* _TASK STATEMENT_: The expected output is the line bearing "02 Text Here" followed by all remaining lines of the records, each restated word for word.

Collected data:

■ ■ ■ ■ ■

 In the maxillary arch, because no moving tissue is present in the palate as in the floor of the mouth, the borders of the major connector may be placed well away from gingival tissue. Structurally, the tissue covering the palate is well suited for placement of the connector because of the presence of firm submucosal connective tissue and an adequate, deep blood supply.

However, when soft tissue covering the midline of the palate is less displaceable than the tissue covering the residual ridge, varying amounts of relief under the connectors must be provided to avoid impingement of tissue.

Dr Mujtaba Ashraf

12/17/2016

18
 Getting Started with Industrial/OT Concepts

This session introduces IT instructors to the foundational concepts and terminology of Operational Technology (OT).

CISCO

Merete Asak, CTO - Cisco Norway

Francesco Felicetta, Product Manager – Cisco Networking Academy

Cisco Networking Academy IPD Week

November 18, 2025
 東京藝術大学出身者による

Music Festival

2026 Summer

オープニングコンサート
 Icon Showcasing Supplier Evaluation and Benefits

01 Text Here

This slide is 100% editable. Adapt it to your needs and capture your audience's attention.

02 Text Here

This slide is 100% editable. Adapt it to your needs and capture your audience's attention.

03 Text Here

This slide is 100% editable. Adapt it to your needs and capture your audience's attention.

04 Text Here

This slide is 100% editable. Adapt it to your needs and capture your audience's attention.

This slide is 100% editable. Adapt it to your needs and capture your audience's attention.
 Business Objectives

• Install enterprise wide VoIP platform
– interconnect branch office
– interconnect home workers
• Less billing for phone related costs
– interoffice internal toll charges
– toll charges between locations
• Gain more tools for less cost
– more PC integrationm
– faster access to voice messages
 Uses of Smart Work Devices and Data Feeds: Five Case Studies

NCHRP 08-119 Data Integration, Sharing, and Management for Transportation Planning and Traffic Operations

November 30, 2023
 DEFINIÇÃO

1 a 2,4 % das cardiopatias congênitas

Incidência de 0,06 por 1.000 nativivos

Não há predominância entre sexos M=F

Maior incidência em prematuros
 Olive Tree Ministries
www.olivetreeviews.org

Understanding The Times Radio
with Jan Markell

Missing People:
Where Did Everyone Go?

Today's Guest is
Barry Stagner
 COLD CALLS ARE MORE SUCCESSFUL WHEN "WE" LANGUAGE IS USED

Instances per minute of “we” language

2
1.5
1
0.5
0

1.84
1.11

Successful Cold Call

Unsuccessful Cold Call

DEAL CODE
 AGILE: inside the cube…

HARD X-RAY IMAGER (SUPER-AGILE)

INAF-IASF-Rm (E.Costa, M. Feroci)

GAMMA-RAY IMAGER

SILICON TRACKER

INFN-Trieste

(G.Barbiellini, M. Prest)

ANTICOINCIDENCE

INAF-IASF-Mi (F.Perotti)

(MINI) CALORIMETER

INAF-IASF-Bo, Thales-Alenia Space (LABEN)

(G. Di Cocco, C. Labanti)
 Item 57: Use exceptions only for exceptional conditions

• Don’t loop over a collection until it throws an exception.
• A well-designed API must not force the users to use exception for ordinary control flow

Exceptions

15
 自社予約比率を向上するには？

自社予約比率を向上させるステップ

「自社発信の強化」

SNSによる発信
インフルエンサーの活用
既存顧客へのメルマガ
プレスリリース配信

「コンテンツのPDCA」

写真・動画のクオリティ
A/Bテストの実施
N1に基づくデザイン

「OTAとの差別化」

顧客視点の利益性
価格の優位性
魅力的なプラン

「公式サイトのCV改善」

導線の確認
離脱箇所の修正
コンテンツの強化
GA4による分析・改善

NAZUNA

■ ■ ■ ■ ■

* _RESPONSE AREA_:
02 Text Here

This slide is 100% editable. Adapt it to your needs and capture your audience's attention.

03 Text Here

This slide is 100% editable. Adapt it to your needs and capture your audience's attention.

04 Text Here

This slide is 100% editable. Adapt it to your needs and capture your audience's attention.

This slide is 100% editable. Adapt it to your needs and capture your audience's attention.
 Business Objectives

• Install enterprise wide VoIP platform
– interconnect branch office
– interconnect home workers
• Less billing for phone related costs
– interoffice internal toll charges
– toll charges between locations
• Gain more tools for less cost
– more PC integrationm
– faster access to voice messages
 Uses of Smart Work Devices and Data Feeds: Five Case Studies

NCHRP 08-119 Data Integration, Sharing, and Management for Transportation Planning and Traffic Operations

November 30, 2023
 DEFINIÇÃO

1 a 2,4 % das cardiopatias congênitas

Incidência de 0,06 por 1.000 nativivos

Não há predominância entre sexos M=F

Maior incidência em prematuros
 Olive Tree Ministries
www.olivetreeviews.org

Understanding The Times Radio
with Jan Markell

Missing People:
Where Did Everyone Go?

Today's Guest is
Barry Stagner
 COLD CALLS ARE MORE SUCCESSFUL WHEN "WE" LANGUAGE IS USED

Instances per minute of “we” language

2
1.5
1
0.5
0

1.84
1.11

Successful Cold Call

Unsuccessful Cold Call

DEAL CODE
 AGILE: inside the cube…

HARD X-RAY IMAGER (SUPER-AGILE)

INAF-IASF-Rm (E.Costa, M. Feroci)

GAMMA-RAY IMAGER

SILICON TRACKER

INFN-Trieste

(G.Barbiellini, M. Prest)

ANTICOINCIDENCE

INAF-IASF-Mi (F.Perotti)

(MINI) CALORIMETER

INAF-IASF-Bo, Thales-Alenia Space (LABEN)

(G. Di Cocco, C. Labanti)
 Item 57: Use exceptions only for exceptional conditions

• Don’t loop over a collection until it throws an exception.
• A well-designed API must not force the users to use exception for ordinary control flow

Exceptions

15
 自社予約比率を向上するには？

自社予約比率を向上させるステップ

「自社発信の強化」

SNSによる発信
インフルエンサーの活用
既存顧客へのメルマガ
プレスリリース配信

「コンテンツのPDCA」

写真・動画のクオリティ
A/Bテストの実施
N1に基づくデザイン

「OTAとの差別化」

顧客視点の利益性
価格の優位性
魅力的なプラン

「公式サイトのCV改善」

導線の確認
離脱箇所の修正
コンテンツの強化
GA4による分析・改善

NAZUNA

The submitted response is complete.